** ZITIERTER TEXTAUSZUG **
"""
Mexico's Hochland II

05. - 19.02.2013                                                                                                      Autor: Marc

Mexico’s Hochland II - Mumien, Schmetterlinge und Ruinen

Wie bereits im letzten Bericht angedeutet, ist unser nächstes Ziel Guanajuato. Diese Stadt ist in ihrer Art einzigartig. Es handelt sich um eine ehemalige Silberminenstadt, wobei in der näheren Umgebung auch heute noch Silber abgebaut wird. Die alten Stollen wurden zu Strassen umfunktioniert, und so bewegt sich heute alles in diesen Stollen, Autos und auch Fussgänger. Wir finden einen einfachen, aber für die Besichtigung der Stadt sehr gut gelegenen Campingplatz. Kurz nachdem wir durch die verwinkelten Gässchen und Tunnels angekommen sind, kommt auch ein Taxi an und ein Deutscher steigt aus, um sich den Platz anzusehen. Henning ist mit dem LKW unterwegs und wollte mit dem Taxi zuerst mal den Weg auskundschaften. Wir sind gespannt was da kommen mag!

Keine fünf Minuten später kommt er mit seinem MAN die schmale Gasse heruntergefahren, reisst noch eine Strom- oder Telefonleitung runter, steht dann aber schon an seinem Platz. Henning ist mit Frau Anna und der zweijährigen Tochter Emily unterwegs. Auch sie wollen runter nach Südamerika. Wir verstehen uns gut und unternehmen zusammen einen Ausflug in die Stadt.
"""
(Einträge der Sammlung)
"""
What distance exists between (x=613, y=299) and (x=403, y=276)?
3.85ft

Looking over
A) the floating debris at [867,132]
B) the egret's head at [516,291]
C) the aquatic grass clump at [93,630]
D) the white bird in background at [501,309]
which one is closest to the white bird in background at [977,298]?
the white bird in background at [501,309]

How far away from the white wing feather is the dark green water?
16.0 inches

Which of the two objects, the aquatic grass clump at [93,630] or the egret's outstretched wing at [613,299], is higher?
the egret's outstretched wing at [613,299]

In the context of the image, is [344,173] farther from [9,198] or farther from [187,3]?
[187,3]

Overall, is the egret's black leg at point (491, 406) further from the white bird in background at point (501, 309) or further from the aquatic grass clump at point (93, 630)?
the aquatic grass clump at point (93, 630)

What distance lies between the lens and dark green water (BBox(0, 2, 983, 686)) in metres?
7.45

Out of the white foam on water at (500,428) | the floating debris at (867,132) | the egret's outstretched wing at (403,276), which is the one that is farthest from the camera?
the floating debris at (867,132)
"""
** AUFGABENLISTE **
• A. Erläutern Sie in ein bis drei Sätzen anhand des Reiseberichts, weshalb Henning zunächst mit einem Taxi beim Campingplatz eintrifft.
• B. Nehmen Sie den Faden des Reiseberichts über Guanajuato nach dessen letztem Satz auf und schreiben Sie weiter.

** ANTWORTEN **
• A. Henning ist mit einem LKW unterwegs. Mit dem Taxi wollte er zuerst den Weg zum Campingplatz auskundschaften.

• B.
Die Stadt ist wirklich sehr schön, auch für mich als bekennender Anti-Städter… Die riesige Markthalle zieht uns in seinen Bann. Was hier alles angeboten wird – Wahnsinn. Auch der Hauptplatz ist toll. Viele Blumen, eine prachtvolles Theater und eine schöne Kirche säumen ihn. Es ist viel Leben in der Stadt, überall hat es Musikanten. Über allem thront hoch über der Altstadt eine Statue, welche eine Bischof zeigt, welcher die Stadt vor langer Zeit einmal vor Angreifern beschützt haben soll.

Es gelingt uns sogar noch für mich eine neue Brille zu kaufen. Meine alte habe ich ja vor ein paar Tagen in Creel liegen lassen. Als wir dann noch auf dem Hauptplatz gut Nachtessen wollen und bestellen und bestellen, bemerkt Beate auf einmal, dass sie zuwenig Geld dabei hat. Abbestellen geht nicht mehr. Also essen wir mehr oder weniger entspannt. Ich laufe dann zurück zum Camping, durch den langen, dunkeln Tunnel hin und zurück, je Weg ca. 15-20 Minuten. Mein Nachtessen habe ich jedenfalls wieder verbrannt… Ich fühle mich dabei nie unsicher – und das in Mexiko. Ich fühle mich hier in dieser Stadt mit immerhin über 150000 Einwohnern, sicherer als wenn ich am späten Abend in Chur durch die Altstadt gehe.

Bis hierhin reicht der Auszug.